● TASK 1: List every weapon that the forum thread on service pistols and the C8 names by make or model designation.
● TASK 2: In the forum thread on service pistols and the C8, what reason was the Plt OC said to have given for the MP platoon taking Brownings to Kosovo?
● TASK 3: Extend the forum thread on service pistols and the C8 past its last sentence.

● SOURCE EXCERPT:
— start —

Ex-Dragoon - Frm what I was informed that is what happend.  There was no new pistol trial - just a certain (2K?) SigP225's acquired to replace some of the .38 spl Revolvers and the MP pistols.

Certain units/commands have tried (some apparently successfully) to acquire SigP226's based upon the theory that since the Hill has them they must be good and in the system.  I know this drove the LCMM SA nuts.


----------



## Spr.Earl (21 Mar 2005)

KevB re "the C8 to heavy" you must be kidding?
The C8 was designed as a crew weapon i.e drivers as we all know.
But I do like the F.N. with 5.56 but with a heavier gr.


----------



## ArmyAviator (22 Mar 2005)

> I think your fears about the Sig and lack of armourers is ill founded.  Svc Bn will have to service them, as they are now issued to MPs.  As more come into the system, there will be less of a problem, as I see it.



GW

I'll admit my experience is dated.  When we (I was with 408 THS at this time) went to Kosovo with the LDSh Recce Sqn, ahead of the PPCLI BG, the MP plt that provided the Airfield security had to take Brownings.  I inquired with the Plt OC and was told that the NSE could not support the Sig.



> As for the C8; if it were stowed in a better position so as to be "basically in the way of egressing" it may still be a viable option.  I don't mean by this that it actually be stowed in a bracket to actually block the crew from exiting, but to be in such a position that it will become an instinctive action to grab it on the way out.  Part of a handrail or something.

— end —

[Spatial relation data]
— start —

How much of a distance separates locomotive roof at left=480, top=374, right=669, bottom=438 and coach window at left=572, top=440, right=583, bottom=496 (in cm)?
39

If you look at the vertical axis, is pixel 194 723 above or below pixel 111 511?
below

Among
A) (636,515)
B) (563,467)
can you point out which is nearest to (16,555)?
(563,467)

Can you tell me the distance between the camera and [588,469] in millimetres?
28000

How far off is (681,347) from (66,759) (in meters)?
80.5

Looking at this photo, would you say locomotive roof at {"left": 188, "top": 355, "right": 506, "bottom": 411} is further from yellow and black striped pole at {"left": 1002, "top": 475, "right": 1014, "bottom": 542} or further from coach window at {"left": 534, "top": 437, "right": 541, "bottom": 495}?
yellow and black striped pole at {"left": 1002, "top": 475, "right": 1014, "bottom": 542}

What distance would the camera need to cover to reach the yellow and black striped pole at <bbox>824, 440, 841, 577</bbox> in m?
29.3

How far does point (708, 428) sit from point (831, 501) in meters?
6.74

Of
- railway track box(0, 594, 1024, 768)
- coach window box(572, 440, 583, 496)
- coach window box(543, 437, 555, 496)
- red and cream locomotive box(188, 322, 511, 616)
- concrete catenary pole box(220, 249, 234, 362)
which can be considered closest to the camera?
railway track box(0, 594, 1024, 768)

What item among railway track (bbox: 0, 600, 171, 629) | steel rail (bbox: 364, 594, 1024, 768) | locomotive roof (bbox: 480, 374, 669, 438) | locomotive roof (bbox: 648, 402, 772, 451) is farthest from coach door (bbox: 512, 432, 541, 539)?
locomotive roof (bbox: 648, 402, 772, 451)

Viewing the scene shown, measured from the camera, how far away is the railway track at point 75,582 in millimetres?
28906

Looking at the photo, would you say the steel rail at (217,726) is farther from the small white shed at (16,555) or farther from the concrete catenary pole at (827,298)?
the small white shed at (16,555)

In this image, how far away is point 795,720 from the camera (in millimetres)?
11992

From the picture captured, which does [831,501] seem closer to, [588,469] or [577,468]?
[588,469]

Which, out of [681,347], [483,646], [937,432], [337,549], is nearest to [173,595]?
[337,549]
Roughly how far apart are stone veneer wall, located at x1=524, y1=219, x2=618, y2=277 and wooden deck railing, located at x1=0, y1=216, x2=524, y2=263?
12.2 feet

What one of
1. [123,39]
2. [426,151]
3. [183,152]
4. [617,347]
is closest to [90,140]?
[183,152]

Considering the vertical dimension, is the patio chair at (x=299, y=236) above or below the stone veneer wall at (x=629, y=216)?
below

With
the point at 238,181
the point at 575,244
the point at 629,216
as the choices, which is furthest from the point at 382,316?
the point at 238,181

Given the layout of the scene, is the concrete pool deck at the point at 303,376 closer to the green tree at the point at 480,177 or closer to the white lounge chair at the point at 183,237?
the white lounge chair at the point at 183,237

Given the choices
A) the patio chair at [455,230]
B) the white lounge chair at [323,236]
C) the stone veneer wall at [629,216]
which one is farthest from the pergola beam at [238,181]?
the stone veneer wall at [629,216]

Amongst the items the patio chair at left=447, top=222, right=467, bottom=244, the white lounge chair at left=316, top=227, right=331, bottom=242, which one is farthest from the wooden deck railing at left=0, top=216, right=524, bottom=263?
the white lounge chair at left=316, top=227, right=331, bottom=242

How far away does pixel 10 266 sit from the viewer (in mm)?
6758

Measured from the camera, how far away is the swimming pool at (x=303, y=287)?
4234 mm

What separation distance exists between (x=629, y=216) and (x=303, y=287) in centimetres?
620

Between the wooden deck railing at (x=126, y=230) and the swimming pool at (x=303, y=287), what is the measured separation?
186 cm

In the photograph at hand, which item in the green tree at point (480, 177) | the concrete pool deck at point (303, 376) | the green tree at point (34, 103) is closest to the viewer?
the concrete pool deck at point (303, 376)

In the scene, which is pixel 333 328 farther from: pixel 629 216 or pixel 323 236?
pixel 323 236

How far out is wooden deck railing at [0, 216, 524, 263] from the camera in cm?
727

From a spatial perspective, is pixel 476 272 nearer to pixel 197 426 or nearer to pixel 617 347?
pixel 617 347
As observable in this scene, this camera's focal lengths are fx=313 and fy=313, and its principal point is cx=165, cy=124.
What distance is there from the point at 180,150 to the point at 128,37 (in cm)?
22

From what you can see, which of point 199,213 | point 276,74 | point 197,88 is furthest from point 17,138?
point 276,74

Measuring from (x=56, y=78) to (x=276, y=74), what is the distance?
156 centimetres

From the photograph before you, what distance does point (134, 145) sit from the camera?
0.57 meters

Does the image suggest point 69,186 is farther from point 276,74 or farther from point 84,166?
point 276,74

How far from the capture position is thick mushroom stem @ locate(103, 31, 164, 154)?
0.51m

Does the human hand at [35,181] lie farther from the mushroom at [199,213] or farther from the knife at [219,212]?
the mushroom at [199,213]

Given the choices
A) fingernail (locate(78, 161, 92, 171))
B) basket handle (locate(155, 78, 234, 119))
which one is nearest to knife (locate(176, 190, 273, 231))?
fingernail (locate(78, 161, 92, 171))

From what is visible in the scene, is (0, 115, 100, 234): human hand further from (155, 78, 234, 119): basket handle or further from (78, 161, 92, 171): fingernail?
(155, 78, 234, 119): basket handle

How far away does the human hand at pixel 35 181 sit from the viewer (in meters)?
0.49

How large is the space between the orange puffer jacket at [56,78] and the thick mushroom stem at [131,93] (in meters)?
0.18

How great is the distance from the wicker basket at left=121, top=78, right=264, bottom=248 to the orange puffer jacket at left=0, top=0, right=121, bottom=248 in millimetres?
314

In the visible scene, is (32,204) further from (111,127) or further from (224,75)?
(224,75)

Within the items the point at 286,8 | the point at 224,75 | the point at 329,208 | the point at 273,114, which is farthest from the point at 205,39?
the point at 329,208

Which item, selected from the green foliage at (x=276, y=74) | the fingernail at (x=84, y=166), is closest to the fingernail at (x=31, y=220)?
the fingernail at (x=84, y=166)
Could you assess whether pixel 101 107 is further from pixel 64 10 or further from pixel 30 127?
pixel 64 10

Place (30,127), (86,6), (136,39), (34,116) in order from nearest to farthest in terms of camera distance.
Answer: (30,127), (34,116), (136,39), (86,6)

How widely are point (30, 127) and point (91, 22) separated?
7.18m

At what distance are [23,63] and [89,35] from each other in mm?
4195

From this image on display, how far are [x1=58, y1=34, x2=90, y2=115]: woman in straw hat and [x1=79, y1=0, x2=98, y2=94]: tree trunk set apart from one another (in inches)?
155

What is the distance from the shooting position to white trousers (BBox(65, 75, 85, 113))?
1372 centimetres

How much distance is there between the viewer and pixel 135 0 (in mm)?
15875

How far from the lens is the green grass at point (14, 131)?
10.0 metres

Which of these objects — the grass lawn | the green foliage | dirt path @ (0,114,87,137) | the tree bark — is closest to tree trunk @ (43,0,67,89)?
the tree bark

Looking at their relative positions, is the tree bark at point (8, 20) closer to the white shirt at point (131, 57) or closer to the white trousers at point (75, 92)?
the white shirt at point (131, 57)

— end —

● OUTPUT 1: SigP225, SigP226, C8, F.N., Browning

● OUTPUT 2: He said the NSE could not support the Sig.

● OUTPUT 3:
That idea has been floated and still exists however I would still want a pistol strapped to me.  Egressing out of a burning wreckage or upside down in the water, I may not have all my wits about me and completely forget about the C8.  This is why US Army aviators carry both. (Their equivalent of the C8 and the Beretta pistol.)  The problem is the Air Force says "choose one or the other, we aren't buying any additional weapons for 1 Wing".



> C8CQB (10.3") - at least you will have ammo compatibility with the troops -- IF you are down and with us - I don't think if you could not grab a C8 - you will have time for all the exotic ammo and mags that the other PDW contenders have.



Very good point (even if it doesn't read well  ;D).  One wonders if the C8CQB could be attached to the back or side of the LPSV (survival vest) in a manner so as not to interfere with flying ops?  Could we mod the seat back rest to allow this?  Maybe the gang at Wing could look into this? Duey?


----------



## Ex-Dragoon (22 Mar 2005)

Does not lefrance (or something like that make an even compact version of the M4..the M16K or something?


----------



## KevinB (22 Mar 2005)

Ex-Dragoon said:
			
		

> Does not lefrance (or something like that make an even compact version of the M4..the M16K or something?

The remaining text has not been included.